开始编译,在caffe-segnet目录下执行 :
make all -j4
以上步骤都正常,一些小trick均已解决。但是在下面的测试中报错:
测试编译是否成功:
sudo ldconfig /usr/local/cuda/lib64
sudo make test -j4
sudo make runtest -j4
错误:
F0927 16:20:13.189004 4091 math_functions.cu:394] Check failed: status == CURAND_STATUS_SUCCESS (201 vs. 0) CURAND_STATUS_LAUNCH_FAILURE
*** Check failure stack trace: ***
@ 0x7f6a1abc15cd google::LogMessage::Fail()
@ 0x7f6a1abc3433 google::LogMessage::SendToLog()
@ 0x7f6a1abc115b google::LogMessage::Flush()
@ 0x7f6a1abc3e1e google::LogMessageFatal::~LogMessageFatal()

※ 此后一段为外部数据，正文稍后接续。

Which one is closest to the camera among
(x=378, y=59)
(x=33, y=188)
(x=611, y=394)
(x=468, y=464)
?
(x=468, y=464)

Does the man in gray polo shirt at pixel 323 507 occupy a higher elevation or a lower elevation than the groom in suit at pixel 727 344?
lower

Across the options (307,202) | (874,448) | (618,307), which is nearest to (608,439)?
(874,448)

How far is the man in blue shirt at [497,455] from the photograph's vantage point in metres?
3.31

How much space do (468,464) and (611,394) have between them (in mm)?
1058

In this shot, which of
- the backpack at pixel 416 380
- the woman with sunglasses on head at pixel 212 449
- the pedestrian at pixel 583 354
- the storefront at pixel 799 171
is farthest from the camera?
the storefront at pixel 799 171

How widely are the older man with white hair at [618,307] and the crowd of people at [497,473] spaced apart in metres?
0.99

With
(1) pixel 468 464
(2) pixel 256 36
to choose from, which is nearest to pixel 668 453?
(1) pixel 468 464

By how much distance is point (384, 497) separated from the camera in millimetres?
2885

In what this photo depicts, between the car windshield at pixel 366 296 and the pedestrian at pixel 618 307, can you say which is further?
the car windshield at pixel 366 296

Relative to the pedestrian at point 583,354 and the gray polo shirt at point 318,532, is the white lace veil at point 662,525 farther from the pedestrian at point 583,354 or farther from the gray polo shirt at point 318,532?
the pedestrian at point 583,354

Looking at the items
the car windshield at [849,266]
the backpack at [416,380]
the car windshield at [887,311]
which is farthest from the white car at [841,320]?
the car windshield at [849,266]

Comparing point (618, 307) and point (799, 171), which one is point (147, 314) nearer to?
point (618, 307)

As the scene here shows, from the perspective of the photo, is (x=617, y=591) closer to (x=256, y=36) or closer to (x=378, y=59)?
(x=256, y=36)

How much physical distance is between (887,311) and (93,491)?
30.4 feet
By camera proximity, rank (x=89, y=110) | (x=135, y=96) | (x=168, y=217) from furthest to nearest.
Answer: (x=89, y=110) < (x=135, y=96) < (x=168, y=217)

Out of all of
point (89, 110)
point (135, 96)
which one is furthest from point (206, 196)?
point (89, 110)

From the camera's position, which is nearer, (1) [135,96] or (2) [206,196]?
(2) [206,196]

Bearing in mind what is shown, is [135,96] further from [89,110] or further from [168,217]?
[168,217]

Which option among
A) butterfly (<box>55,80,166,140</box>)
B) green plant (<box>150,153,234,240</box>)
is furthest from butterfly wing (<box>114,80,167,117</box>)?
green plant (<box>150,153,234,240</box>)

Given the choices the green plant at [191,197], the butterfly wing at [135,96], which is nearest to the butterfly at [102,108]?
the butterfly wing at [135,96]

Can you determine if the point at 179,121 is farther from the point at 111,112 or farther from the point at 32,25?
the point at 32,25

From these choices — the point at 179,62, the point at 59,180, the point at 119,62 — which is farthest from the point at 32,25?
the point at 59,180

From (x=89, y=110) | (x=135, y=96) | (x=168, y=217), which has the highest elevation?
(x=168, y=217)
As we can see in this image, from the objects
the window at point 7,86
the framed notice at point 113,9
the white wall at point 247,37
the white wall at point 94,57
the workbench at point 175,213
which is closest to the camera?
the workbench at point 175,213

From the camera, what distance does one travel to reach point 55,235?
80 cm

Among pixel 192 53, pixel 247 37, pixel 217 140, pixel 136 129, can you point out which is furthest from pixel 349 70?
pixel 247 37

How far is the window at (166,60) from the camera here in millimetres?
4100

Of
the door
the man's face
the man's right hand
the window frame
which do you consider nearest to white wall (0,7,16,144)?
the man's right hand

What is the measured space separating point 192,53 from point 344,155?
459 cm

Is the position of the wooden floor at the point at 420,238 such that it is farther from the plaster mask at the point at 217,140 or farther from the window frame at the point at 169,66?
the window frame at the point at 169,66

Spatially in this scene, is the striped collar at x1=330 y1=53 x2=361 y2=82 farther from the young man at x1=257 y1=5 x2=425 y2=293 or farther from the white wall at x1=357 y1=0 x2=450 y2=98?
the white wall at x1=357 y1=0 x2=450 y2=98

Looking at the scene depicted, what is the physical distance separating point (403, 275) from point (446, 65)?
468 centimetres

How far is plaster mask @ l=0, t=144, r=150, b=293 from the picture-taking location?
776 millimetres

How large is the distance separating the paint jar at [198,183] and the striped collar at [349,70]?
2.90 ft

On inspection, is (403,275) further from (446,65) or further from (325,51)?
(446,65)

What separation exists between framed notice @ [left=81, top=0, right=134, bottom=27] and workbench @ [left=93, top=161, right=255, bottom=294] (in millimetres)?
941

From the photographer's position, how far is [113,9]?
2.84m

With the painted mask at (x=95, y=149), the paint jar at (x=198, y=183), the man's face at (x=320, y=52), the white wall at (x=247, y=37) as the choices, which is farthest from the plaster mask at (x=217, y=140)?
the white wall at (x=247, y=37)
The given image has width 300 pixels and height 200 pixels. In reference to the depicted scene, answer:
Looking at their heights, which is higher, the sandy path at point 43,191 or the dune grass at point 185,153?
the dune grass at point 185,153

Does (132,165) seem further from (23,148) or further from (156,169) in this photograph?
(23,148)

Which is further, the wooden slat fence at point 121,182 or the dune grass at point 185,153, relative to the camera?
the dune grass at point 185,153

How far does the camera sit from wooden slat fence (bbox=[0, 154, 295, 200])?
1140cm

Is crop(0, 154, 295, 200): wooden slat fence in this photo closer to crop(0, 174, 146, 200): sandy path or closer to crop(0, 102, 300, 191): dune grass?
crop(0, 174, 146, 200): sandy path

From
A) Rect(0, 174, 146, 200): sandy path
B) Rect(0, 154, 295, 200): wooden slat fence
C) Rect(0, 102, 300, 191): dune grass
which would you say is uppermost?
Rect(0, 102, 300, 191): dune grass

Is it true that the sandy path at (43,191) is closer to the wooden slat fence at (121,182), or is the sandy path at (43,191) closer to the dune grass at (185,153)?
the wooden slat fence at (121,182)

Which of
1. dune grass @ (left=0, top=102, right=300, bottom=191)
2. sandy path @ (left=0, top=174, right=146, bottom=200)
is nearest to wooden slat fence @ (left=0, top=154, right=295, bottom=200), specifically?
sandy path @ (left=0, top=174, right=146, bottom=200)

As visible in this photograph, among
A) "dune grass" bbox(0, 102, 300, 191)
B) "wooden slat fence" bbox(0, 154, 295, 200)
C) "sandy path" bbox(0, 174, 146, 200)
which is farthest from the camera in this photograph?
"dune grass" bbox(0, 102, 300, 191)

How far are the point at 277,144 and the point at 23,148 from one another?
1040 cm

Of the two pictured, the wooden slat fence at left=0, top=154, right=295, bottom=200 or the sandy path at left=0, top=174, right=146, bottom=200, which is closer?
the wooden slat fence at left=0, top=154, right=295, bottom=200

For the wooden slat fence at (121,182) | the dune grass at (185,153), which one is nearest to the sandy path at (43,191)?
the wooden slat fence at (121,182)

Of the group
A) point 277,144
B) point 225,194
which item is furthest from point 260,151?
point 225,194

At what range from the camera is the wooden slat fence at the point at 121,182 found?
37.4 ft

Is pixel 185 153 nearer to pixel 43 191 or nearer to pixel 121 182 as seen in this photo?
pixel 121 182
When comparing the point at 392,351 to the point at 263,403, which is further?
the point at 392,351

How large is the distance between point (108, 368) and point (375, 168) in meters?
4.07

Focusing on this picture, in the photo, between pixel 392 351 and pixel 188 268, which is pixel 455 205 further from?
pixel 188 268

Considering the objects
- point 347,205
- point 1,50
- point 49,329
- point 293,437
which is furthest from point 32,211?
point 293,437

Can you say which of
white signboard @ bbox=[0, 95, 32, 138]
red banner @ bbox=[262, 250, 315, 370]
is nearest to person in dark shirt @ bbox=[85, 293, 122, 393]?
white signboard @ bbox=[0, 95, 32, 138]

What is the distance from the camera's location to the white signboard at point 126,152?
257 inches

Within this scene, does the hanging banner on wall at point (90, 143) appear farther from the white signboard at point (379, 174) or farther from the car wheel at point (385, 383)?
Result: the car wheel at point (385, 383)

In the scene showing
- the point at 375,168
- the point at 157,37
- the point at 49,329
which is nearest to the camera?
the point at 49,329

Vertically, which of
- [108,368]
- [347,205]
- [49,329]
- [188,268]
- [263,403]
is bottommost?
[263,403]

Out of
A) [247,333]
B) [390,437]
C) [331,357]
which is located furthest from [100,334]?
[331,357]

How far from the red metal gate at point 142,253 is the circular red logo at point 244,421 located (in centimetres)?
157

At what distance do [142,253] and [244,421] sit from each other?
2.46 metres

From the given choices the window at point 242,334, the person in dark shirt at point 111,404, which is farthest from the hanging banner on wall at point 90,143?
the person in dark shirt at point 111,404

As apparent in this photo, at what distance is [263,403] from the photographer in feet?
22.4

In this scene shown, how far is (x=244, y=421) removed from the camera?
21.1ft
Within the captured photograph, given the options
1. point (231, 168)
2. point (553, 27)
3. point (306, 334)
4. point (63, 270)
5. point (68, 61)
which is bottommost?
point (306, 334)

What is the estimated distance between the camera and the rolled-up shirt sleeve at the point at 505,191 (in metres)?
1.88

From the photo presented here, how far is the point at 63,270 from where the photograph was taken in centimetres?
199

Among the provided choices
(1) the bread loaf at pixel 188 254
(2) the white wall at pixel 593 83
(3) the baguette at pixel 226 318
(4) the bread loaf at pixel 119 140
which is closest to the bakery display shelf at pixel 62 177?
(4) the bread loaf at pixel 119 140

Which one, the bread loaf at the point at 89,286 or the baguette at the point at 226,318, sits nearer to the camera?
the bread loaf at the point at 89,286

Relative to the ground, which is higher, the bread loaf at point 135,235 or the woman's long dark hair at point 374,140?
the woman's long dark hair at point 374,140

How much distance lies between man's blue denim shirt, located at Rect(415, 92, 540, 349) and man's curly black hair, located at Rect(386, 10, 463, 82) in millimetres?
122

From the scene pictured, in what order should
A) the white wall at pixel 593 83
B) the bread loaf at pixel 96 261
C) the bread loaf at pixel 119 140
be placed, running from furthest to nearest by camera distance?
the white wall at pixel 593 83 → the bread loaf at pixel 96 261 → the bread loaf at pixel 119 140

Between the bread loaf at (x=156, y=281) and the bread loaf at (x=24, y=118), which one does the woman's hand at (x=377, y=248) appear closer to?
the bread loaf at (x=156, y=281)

@ 0x7f6a0f5da3b4 caffe::caffe_gpu_rng_uniform<>()
@ 0x7f6a0f6008f3 caffe::PoolingLayer<>::Forward_gpu()
@ 0x47a436 caffe::Layer<>::Forward()
@ 0x480092 caffe::GradientChecker<>::CheckGradientSingle()
@ 0x52a592 caffe::GPUStochasticPoolingLayerTest_TestGradient_Test<>::TestBody()
@ 0x8f9923 testing::internal::HandleExceptionsInMethodIfSupported<>()
@ 0x8f373a testing::Test::Run()
@ 0x8f3888 testing::TestInfo::Run()
@ 0x8f3965 testing::TestCase::Run()
@ 0x8f4b7f testing::internal::UnitTestImpl::RunAllTests()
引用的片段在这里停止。